▶ YOUR GOAL: Go over each line of the entries below, count those with "vote", and give only the count.

(Collected data entries)
>>
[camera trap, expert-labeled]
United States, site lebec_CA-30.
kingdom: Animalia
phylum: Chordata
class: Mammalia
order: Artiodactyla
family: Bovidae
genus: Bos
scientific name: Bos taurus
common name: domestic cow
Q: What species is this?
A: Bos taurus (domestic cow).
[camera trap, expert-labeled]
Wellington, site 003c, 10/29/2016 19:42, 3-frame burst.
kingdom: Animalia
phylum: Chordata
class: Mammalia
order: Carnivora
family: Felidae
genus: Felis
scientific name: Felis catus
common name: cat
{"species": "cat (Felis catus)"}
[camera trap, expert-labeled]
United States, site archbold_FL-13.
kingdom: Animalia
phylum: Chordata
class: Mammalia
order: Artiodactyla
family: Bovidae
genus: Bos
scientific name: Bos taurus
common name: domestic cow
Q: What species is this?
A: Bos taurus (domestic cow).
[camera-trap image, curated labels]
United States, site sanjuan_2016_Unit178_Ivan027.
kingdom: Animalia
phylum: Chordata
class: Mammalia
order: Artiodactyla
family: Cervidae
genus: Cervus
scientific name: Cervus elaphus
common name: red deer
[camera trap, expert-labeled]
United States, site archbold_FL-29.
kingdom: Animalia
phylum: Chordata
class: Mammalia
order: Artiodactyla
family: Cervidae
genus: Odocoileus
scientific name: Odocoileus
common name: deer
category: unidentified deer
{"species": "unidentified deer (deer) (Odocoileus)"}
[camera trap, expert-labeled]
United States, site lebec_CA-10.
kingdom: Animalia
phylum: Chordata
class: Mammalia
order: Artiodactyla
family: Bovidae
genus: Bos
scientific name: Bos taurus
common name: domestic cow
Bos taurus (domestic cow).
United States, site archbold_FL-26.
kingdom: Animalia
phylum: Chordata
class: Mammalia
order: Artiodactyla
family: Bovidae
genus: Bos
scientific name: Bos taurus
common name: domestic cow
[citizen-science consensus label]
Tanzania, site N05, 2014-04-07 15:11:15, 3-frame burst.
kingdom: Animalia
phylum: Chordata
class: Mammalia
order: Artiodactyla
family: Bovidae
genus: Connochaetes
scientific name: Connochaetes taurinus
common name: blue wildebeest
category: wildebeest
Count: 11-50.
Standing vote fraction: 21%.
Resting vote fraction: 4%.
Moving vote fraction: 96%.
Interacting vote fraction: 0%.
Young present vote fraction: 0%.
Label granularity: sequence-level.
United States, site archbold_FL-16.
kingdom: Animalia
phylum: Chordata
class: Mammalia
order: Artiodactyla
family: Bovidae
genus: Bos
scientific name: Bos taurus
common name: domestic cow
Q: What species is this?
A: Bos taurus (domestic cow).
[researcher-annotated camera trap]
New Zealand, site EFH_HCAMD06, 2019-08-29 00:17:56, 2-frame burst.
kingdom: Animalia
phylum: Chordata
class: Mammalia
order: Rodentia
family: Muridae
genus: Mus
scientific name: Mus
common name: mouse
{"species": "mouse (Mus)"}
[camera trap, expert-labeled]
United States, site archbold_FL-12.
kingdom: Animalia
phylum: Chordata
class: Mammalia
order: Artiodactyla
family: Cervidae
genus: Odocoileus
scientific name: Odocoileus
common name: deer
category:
<<
▶ TASK OUTPUT: 5